■ Directions:
Answer these questions using the article on humor at The New Yorker.
(a) What share of the magazine's most popular online articles do comic essays and cartoons often make up?
(b) Whom did Emma Allen replace as cartoon editor, and where did he go?
(c) How many cartoons does the magazine sift through each week, and about how many make it into print?

■ Text passage:
>>>

The Hamilton Spectator

At The New Yorker, erudite wit, with a little extra dash of weird

As the magazine expands its internet presence, the amount of humour it produces grows

- JASON ZINOMAN

The New Yorker is known for its probing investigat­ive reporting, deep-dive profiles and Pulitzer-winning criticism. But increasing­ly people are reading it for a few laughs.

As the magazine expands its internet presence, the amount of original humour it produces has grown, with comic essays and cartoons often making up about a third of its most popular articles online.

In some ways, that’s a return to the roots of the magazine, which began as a Jazz Age humour publicatio­n that championed James Thurber, Robert Benchley and Charles Addams, and helped define comedy for decades. “With The New Yorker,” Russell Baker wrote, “American humour began to master the arts of understate­ment, to refine the crudities of old-fashioned burlesque into satire, to treasure subtlety and wit.”

As the new cartoon editor of the magazine, Emma Allen, 29, has become a steward of this tradition. In an interview in her office at 1 World Trade Center, she said promoting the kind of refined wit the magazine has long been known for mattered less to her than publishing voices that are genuinely funny and representa­tive of comedy today.

“I don’t feel beholden to finding the next Benchley or a Benchley knockoff,” she said. “I like things that are witty. I also like dumb fart jokes. The highlow spread is much more interestin­g than trying to mummify a thing and keep presenting it all over and over again.”

In May, Allen replaced the longtime cartoon editor, Robert Mankoff, who has moved to Esquire, where he is its new humour editor. Mankoff was the star of a 2015 documentar­y, “Very Semi-Serious,” that showcased the magazine’s process of sifting through 1,000 cartoons every week to settle on the 15 or so that make it into print. Every Tuesday, artists still come into the office to pitch their cartoons directly to the cartoon editor.

With an easy, self-deprecatin­g laugh, Allen described her first exposure to running this system. (When editors at The New Yorker turn down a pitch for an article, they rarely do it face to face.) “It took me the first 10 people being, ‘I’m so sorry, I’m so nervous,’ and they were like, ‘I’m so sorry, I’m so nervous,’” she said, with two weeks under her belt. “They were like: ‘We’re trying to sell you work.’ And I was like: ‘I’m trying to sell myself.’ I’ve been buying them pastries, literally buttering them up.”

<<<

■ Dataset section:

>>>

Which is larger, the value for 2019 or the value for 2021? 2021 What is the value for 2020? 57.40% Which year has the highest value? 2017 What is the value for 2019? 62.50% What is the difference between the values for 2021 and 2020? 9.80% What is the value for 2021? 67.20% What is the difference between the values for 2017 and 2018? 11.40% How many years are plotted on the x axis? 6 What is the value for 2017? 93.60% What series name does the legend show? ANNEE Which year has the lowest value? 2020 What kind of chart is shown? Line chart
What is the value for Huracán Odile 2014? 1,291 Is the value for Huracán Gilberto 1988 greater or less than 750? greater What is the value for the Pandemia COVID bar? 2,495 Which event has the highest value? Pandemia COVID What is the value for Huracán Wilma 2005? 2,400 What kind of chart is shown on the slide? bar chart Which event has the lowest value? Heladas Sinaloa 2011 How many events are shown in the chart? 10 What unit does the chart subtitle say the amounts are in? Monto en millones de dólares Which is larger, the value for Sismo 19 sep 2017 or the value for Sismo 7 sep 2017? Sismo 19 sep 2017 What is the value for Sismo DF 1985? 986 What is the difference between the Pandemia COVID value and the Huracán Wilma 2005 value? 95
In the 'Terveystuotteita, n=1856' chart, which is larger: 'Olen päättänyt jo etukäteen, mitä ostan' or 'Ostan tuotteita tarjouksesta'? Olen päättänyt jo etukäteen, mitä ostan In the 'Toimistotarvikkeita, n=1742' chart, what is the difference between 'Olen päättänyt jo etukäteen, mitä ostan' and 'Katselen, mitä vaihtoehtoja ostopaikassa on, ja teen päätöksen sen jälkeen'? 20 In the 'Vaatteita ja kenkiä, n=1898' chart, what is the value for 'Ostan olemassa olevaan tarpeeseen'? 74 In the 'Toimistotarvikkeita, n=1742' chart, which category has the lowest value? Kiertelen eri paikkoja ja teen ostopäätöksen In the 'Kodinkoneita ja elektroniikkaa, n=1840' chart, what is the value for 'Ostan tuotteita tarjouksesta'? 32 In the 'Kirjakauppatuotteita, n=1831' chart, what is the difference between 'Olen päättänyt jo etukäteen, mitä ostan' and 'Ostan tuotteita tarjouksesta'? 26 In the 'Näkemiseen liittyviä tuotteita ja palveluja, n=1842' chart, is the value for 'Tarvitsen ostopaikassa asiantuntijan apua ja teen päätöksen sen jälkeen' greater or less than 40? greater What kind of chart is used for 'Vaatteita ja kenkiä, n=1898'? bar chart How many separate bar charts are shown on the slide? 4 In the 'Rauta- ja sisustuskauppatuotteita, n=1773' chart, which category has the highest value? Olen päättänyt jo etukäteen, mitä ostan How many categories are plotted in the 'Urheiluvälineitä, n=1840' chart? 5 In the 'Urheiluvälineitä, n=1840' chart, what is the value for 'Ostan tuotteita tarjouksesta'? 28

<<<

■ Response for this exercise:
(a) About a third.
(b) Robert Mankoff, who moved to Esquire as its new humor editor.
(c) 1,000 cartoons, of which 15 or so make it into print.